A Lei da Reciprocidade Econômica, aprovada em 2025, oferece ao Brasil mecanismos de resposta, como suspensão de patentes, sobretaxas sobre serviços, restrições a investimentos e revisão de acordos comerciais. No entanto, especialistas alertam que a aplicação dessas medidas exige etapas longas, consultas públicas e análises técnicas, tornando qualquer reação imediata arriscada para a economia nacional.

Setores impactados diretamente, como máquinas agrícolas, papel e etanol, manifestaram ao governo preferência por uma abordagem diplomática. Eles destacam que uma retaliação tarifária poderia encarecer insumos essenciais importados dos EUA, pressionando custos de produção e, consequentemente, os preços ao consumidor brasileiro.

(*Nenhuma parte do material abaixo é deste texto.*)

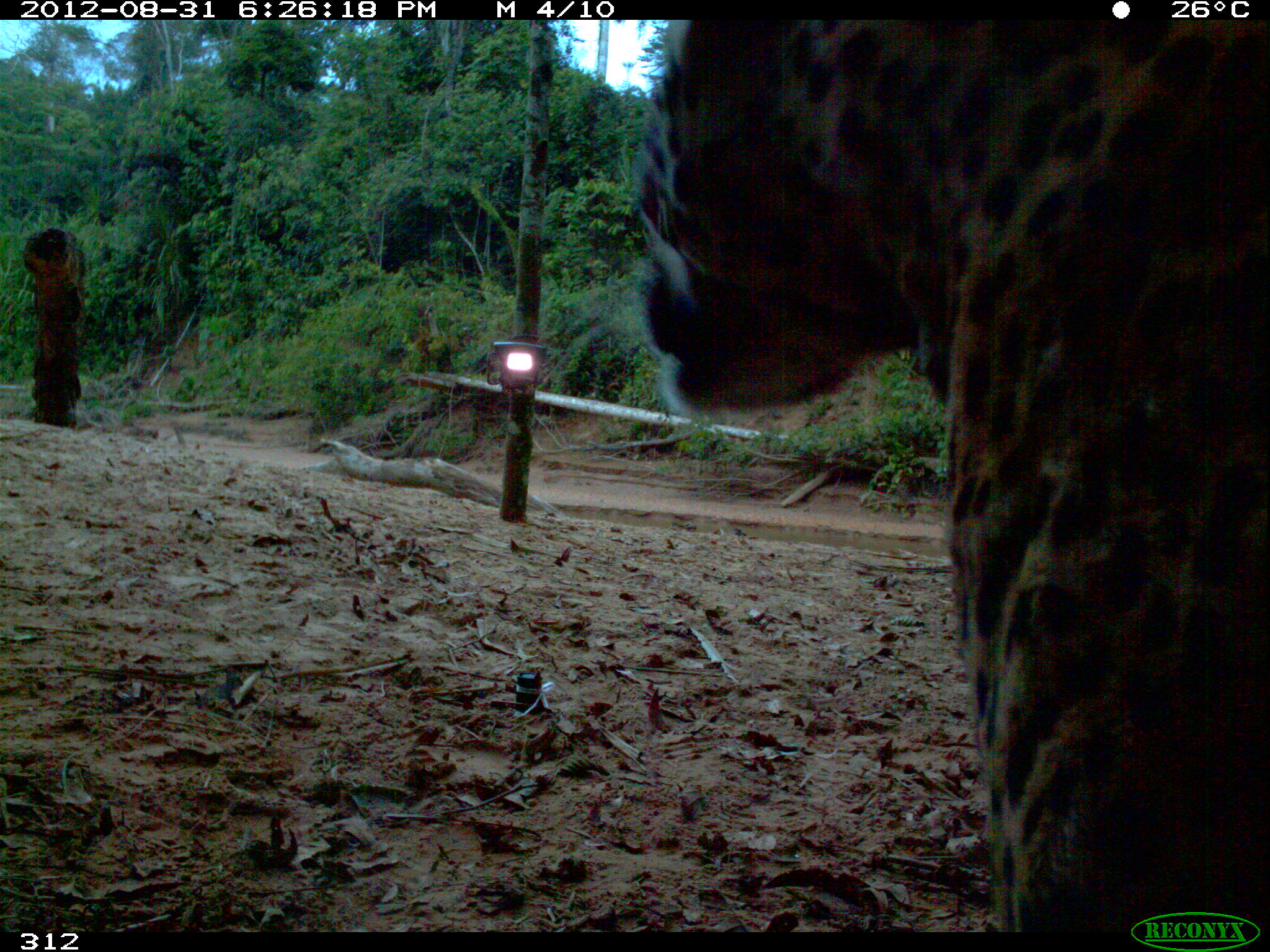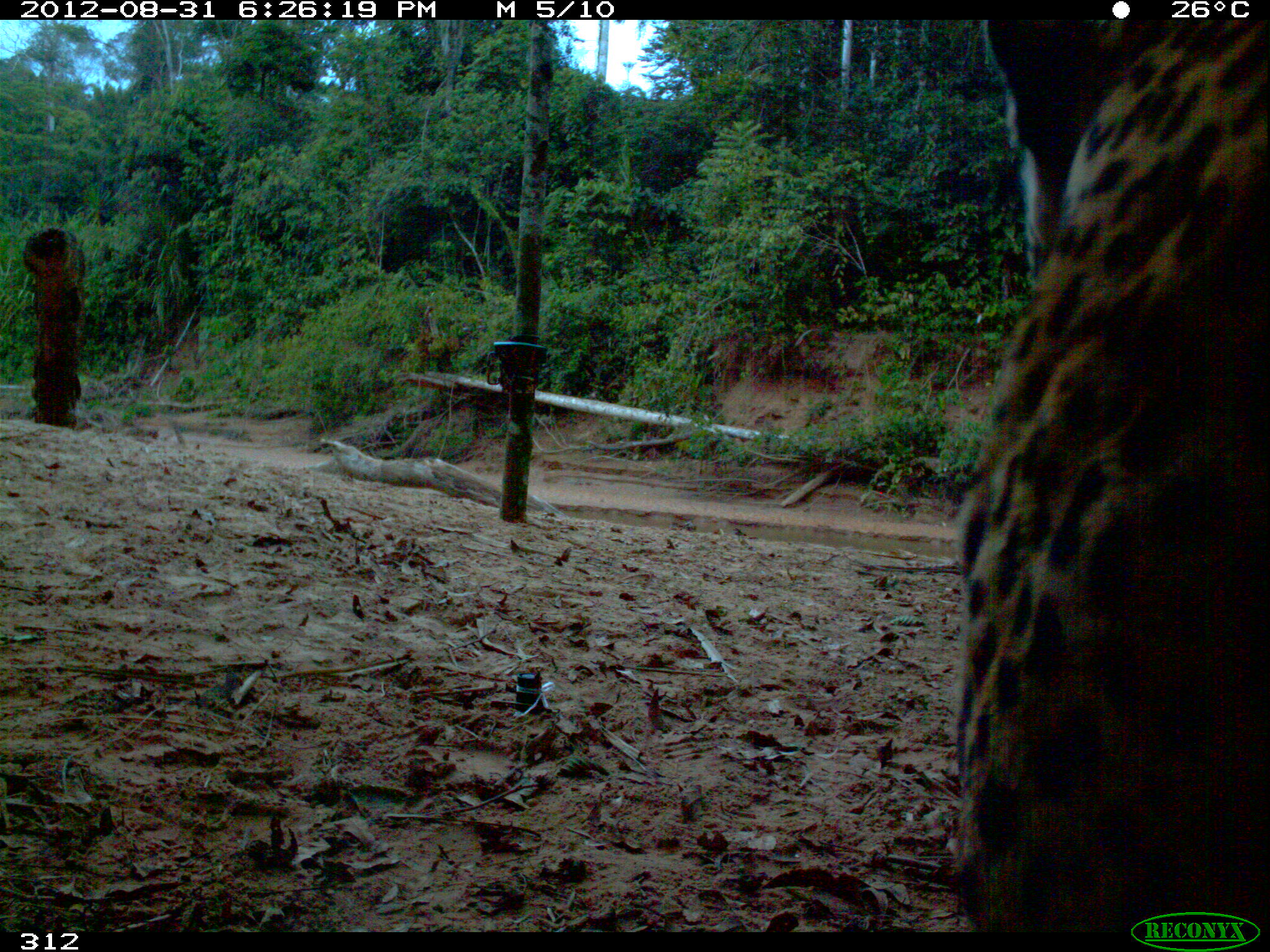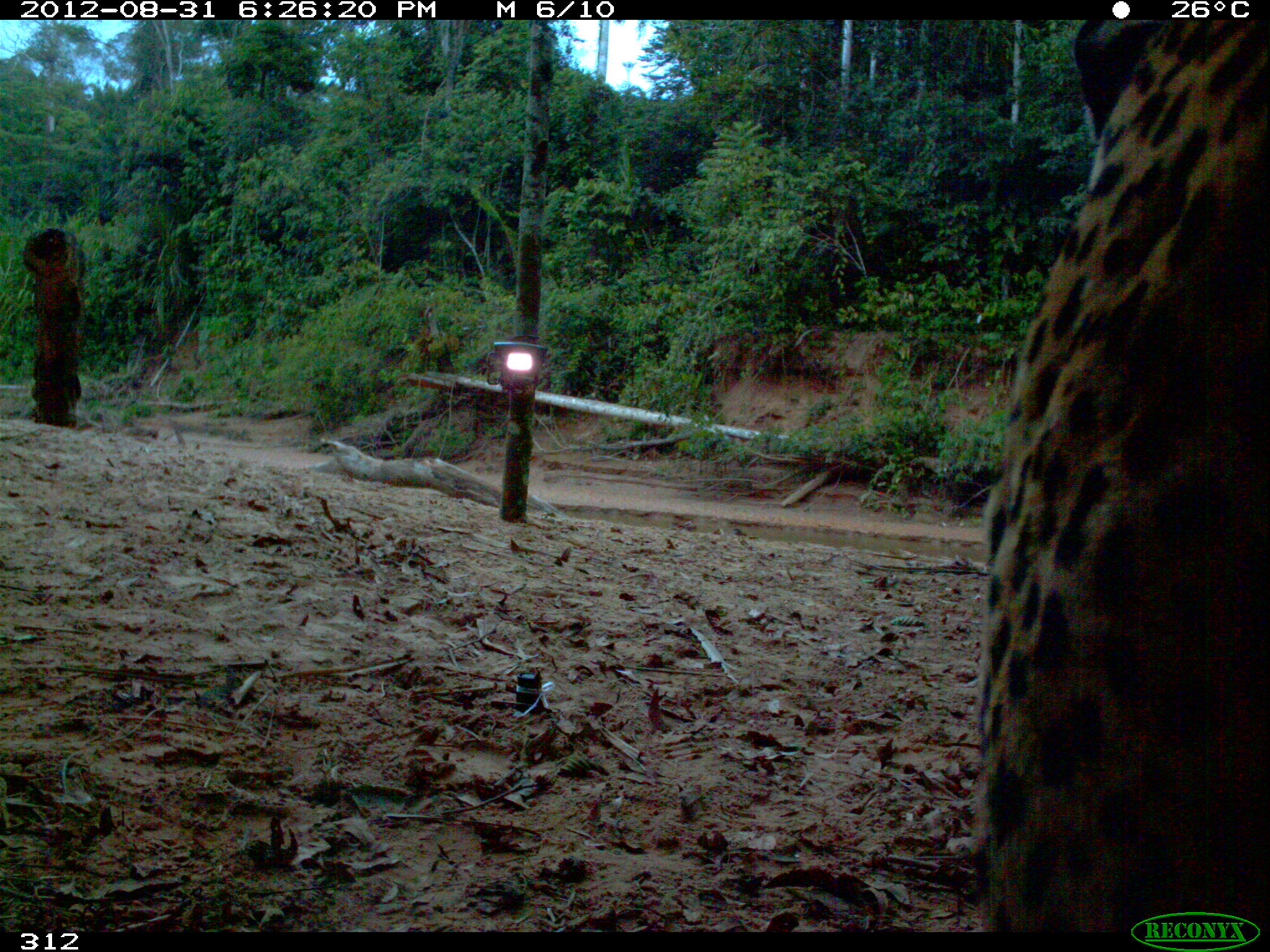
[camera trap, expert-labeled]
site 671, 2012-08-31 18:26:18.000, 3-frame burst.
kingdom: Animalia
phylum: Chordata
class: Mammalia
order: Carnivora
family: Felidae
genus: Panthera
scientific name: Panthera onca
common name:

O risco de uma escalada comercial também pesa na decisão do governo. Documentos oficiais dos Estados Unidos indicam que, caso o Brasil adote medidas de reciprocidade, Washington pode ampliar ainda mais as tarifas, repetindo o cenário da guerra comercial entre EUA e China, que levou a alíquotas acima de 100% e travou fluxos comerciais inteiros.

Analistas apontam três caminhos possíveis para o Brasil neste momento: negociar tecnicamente item por item para buscar exceções; manter a reciprocidade como instrumento de pressão, sem acioná-la de imediato; e atuar nos bastidores, pressionando empresas norte-americanas, congressistas e governos locais que possam influenciar o Executivo dos EUA.

O governo brasileiro também prepara medidas internas para mitigar os impactos. A ApexBrasil desenvolve um programa de diversificação de mercados, com investimento de R$ 130 milhões, enquanto o Planalto estuda linhas de crédito condicionadas à manutenção de empregos e ações para abrir novos destinos de exportação.

A proximidade das eleições no Brasil e nos EUA adiciona um componente político ao impasse. Especialistas avaliam que, até outubro, o governo deve manter discursos firmes em defesa da soberania, mas evitar medidas práticas que possam gerar efeitos econômicos imediatos ou alimentar tensões políticas, especialmente com o ex-presidente Donald Trump.

No cenário eleitoral brasileiro, a medida repercute e preocupa aliados do senador Flávio Bolsonaro (PL-RJ), apontado por parte da população como responsável pela decisão norte-americana, segundo pesquisa Quaest.

Apesar do ambiente político conturbado, a avaliação predominante entre analistas é de que as negociações devem se estender sem respostas concretas no curto prazo. A estratégia brasileira tende a unir firmeza retórica com pragmatismo técnico, buscando exceções setoriais e evitando danos permanentes à economia.

A expectativa é que avanços reais ocorram apenas após o ciclo eleitoral, enquanto Brasília mantém canais diplomáticos ativos e evita movimentos bruscos, trabalhando para limitar o impacto das tarifas e esvaziar o potencial de uma guerra comercial.